April 01, 2005
Lambda, the Ultimate Design Flaw

From Shriram Krishnamurthi, on ll1-discuss:

The Fate Of LAMBDA in PLT Scheme v300
or
Lambda the Ultimate Design Flaw

About 30 years ago, Scheme had FILTER and MAP courtesy of Lisp hackers who missed them from their past experience. To this collection, Scheme added a lexically-scoped, properly-functioning LAMBDA. But, despite of the PR value of anything with Guy Steele's name associated with it, we think these features should be cut from PLT Scheme v300.

We think dropping FILTER and MAP is pretty uncontroversial; (filter P S) is almost always written clearer as a DO loop (plus the LAMBDA is slower than the loop). Even more so for (map F S). In all cases, writing the equivalent imperative program is clearly beneficial.

Why drop LAMBDA? Most Scheme users are unfamiliar with Alonzo Church (indeed, they don't even know that he was related to Guy Steele), so the name is confusing; also, there is a widespread misunderstanding that LAMBDA can do things that a nested function can't -- we still recall Dan Friedman's Aha! after we showed him that there was no difference! (However, he appears to have since lapsed in his ways.) Even with a better name, we think having the two choices side-by-side just requires programmers to think about their program; not having the choice streamlines the thought process, and Scheme is designed from the ground up to, as much as possible, keep programmers from thinking at all.

I think this analysis, from LtU's coverage of Guido's plans to remove lambda, reduce(), map() and filter(), is about right:

if you want to be charitable to Guido, you could interpret his message as saying: “Look, we tried to put some functional programming tools into Python, but we ended up completely screwing them up; let's just take them all out rather than give the incorrect perception that we're a real functional programming language.”

Python's lambda is so restricted, intentionally and arbitrarily, that it cannot really support the ecosystem of useful higher order functions we take for granted in Lisp.

Posted by jjwiseman at April 01, 2005 12:04 AM
Comments

> Posted by jjwiseman at April 01, 2005 12:04 AM

Those 4 minutes must have been torture.

Posted by: Éibhear on April 1, 2005 06:33 AM

And I thought slashdot was bad.
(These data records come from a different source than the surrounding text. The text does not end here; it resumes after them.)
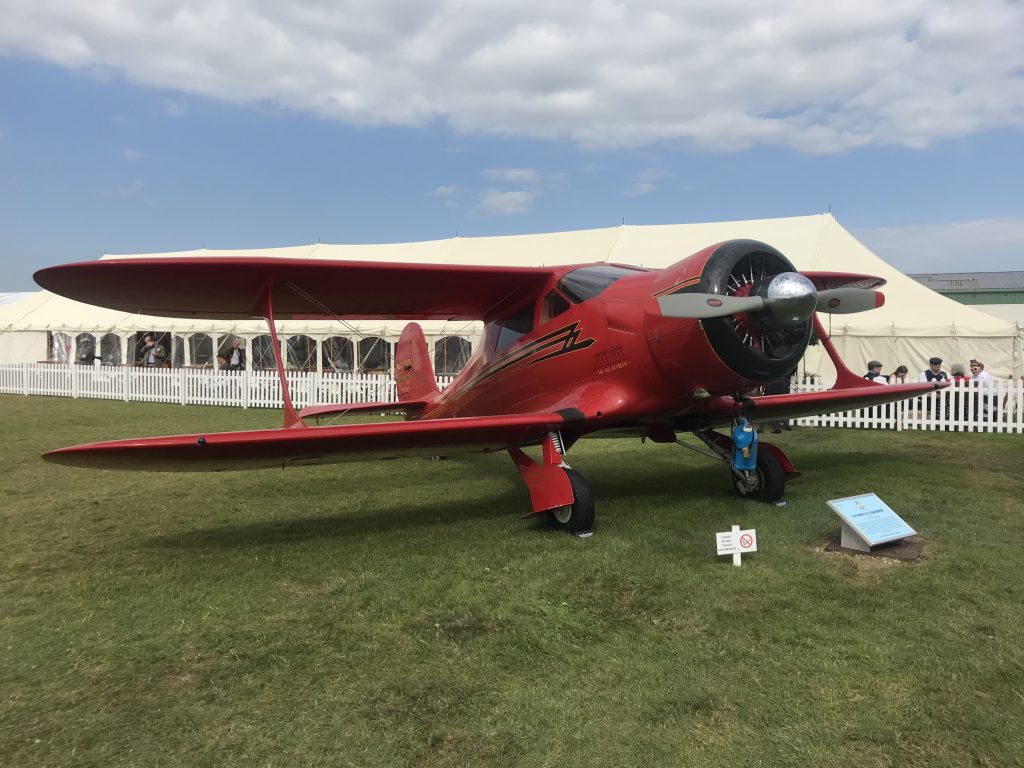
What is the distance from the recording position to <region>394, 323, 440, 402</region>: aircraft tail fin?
389 inches

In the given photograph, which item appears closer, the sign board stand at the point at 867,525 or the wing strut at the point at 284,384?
the sign board stand at the point at 867,525

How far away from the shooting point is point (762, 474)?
6453 mm

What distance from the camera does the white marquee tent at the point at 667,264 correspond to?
16.2m

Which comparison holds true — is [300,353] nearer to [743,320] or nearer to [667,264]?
[667,264]

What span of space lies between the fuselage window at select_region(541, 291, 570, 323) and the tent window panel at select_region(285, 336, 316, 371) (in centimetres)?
1862

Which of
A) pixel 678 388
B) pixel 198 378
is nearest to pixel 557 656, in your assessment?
pixel 678 388

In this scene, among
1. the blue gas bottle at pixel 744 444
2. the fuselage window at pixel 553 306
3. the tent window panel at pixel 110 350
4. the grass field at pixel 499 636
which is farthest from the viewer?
the tent window panel at pixel 110 350

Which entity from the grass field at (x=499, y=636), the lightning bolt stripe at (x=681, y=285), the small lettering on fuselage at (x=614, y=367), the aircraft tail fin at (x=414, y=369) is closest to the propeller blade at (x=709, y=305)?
the lightning bolt stripe at (x=681, y=285)

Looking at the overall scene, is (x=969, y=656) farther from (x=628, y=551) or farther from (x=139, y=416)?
Result: (x=139, y=416)

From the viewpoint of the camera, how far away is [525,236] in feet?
80.8

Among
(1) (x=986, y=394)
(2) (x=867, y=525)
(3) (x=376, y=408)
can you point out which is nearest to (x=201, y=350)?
(3) (x=376, y=408)

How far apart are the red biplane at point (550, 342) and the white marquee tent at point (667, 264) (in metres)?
10.7

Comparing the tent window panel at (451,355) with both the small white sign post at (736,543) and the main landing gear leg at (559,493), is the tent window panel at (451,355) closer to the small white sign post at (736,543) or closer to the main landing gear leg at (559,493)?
the main landing gear leg at (559,493)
At least you expect it there, and its something of a horrible running joke that makes me wish I'd never heard of the god-forsaken hell hole.
This one actually had me until the mention of the DO loop. Everyone knows Scheme doesn't have loops, am i rite?

Posted by: atc on April 1, 2005 07:57 AM

had me going too

Posted by: on April 1, 2005 08:32 AM

I like the followup from Guy Steele on the LL1 list:

"This all looks very sensible to me. To alleviate one possible point of factual confusion: I am related to Alonzo Church only by marriage---he was my wife's grandmother's first cousin (IIRC)."

Posted by: Michael Hannemann on April 1, 2005 10:46 AM

nah, Scheme does have the DO loop mechanism.. which makes the joke all the more obvious if you've used it. the syntax for the DO form is about as clear as the hudson river.

Posted by: on April 1, 2005 07:20 PM

The joke is that the exact same post was made by Guido, Python's implementor three weeks ago. And it wasn't a hoax, in that case.